- [GIVEN PROBLEM] In the passage on the heating and cooling members, can you write out the part beginning at the words "[0026] The attaching/detaching" and stopping after "gas line 35.", substituting "exhaust pump" for "vacuum pump"?

The upper plate 21 is made of a metal having high thermal
conductivity, e.g., aluminum or copper. The lower plate 22 is made
of a metal that has high thermal conductivity and is easily joined
to the upper plate 21, e.g., aluminum, copper, nickel, or nickel
alloy. The ring-shaped member 23 is made of, e.g., aluminum,
nickel, or a nickel alloy. Or, the ring-shaped member 23 may be a
ceramic member having high thermal conductivity.
[0024] The coolant path 24 is connected to a coolant supply line 25
and a coolant discharge line 26. The coolant supply line 25 and the
coolant discharge line 26 are connected to a coolant circulating
mechanism 27. Accordingly, a coolant is supplied from the coolant
circulating mechanism 27 to the coolant path 24 to be circulated.
The coolant may be, e.g., a fluorine-based liquid (trade mark:
Fluorinert, Galden or the like) or water. By circulating the
coolant in the coolant path 24, the cooling member 20 is cooled to
a predetermined temperature. The entire thickness of the cooling
member 20 is 10 mm to 50 mm. An outer diameter of the cooling
member 20 is greater than that of the heating member 10. The
cooling member 20 has a sufficiently large thermal capacity
compared to that of the heating member 10. Therefore, the substrate
S can be rapidly cooled by the cooling member 20 via the heating
member 10.
[0025] A guide ring 18 is provided to cover the top surface of the
ring-shaped member 23 and an outer peripheral portion of a
substrate mounting portion of the top surface of the heating member
10 so that the top surface of the ring-shaped member 23 and the top
surface of the heating member 10 separated from the cooling member
20 are substantially flush with each other. The guide ring 18
serves as a restricting unit for restricting a separation distance
between the cooling member 20 and the heating member 10.
[0026] The attaching/detaching unit 30 includes: a seal ring 31
provided between the heating member 10 and the ring-shaped member
23 of the cooling member 20; a suction unit 34 for evacuating a
space between the heating member 10 and the cooling member 20 by an
operation of a vacuum pump 33, the suction unit 34 having a gas
exhaust line 32 connected to the space between the heating member
10 and the cooling member 20 and the vacuum pump 33 connected to
the gas exhaust line 32; and a separating gas supply unit 37 for
supplying a separating gas from a separating gas supply source 36
to the space between the heating member 10 and the cooling member
20 through a separating gas line 35.
[0027] The seal ring 31 is made of an elastic material such as a
synthetic rubber or the like. Due to its elasticity, the heating
member 10 and the cooling member 20 are separated from each other
and a gap G is formed therebetween. A cross sectional diameter of
the seal ring 31, the arrangement of the seal ring 31 and the like
are controlled such that the gap G becomes 0.2 mm to 2 mm, e.g.,
0.4 mm. When the heating member 10 and the cooling member 20 are
separated from each other, the heating member 10 and the cooling
member 20 are thermally insulated from each other. In this state,
by supplying power to the heater 12 of the heating member 10, it is
possible to realize a heating mode in which the substrate S mounted
on the heating member 10 is heated to the second temperature.

- [MATERIAL SUPPLIED]
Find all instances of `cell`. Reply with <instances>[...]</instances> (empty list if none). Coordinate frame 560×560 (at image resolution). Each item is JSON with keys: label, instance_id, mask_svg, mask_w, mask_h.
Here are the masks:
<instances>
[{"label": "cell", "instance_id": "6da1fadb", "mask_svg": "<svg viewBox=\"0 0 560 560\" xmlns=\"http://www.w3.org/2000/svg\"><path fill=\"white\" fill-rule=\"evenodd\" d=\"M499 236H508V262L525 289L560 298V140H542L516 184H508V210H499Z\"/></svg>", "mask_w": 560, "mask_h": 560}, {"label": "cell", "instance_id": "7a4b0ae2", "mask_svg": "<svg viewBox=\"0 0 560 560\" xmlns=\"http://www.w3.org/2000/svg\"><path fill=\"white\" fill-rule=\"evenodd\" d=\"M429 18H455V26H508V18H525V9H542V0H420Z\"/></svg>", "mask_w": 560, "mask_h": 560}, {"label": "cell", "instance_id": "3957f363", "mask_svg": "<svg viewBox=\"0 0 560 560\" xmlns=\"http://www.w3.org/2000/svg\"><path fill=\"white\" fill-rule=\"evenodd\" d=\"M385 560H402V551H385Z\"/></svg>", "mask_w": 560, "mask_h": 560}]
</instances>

- [SOLUTION TO THIS TASK]
[0026] The attaching/detaching unit 30 includes: a seal ring 31
provided between the heating member 10 and the ring-shaped member
23 of the cooling member 20; a suction unit 34 for evacuating a
space between the heating member 10 and the cooling member 20 by an
operation of a exhaust pump 33, the suction unit 34 having a gas
exhaust line 32 connected to the space between the heating member
10 and the cooling member 20 and the exhaust pump 33 connected to
the gas exhaust line 32; and a separating gas supply unit 37 for
supplying a separating gas from a separating gas supply source 36
to the space between the heating member 10 and the cooling member
20 through a separating gas line 35.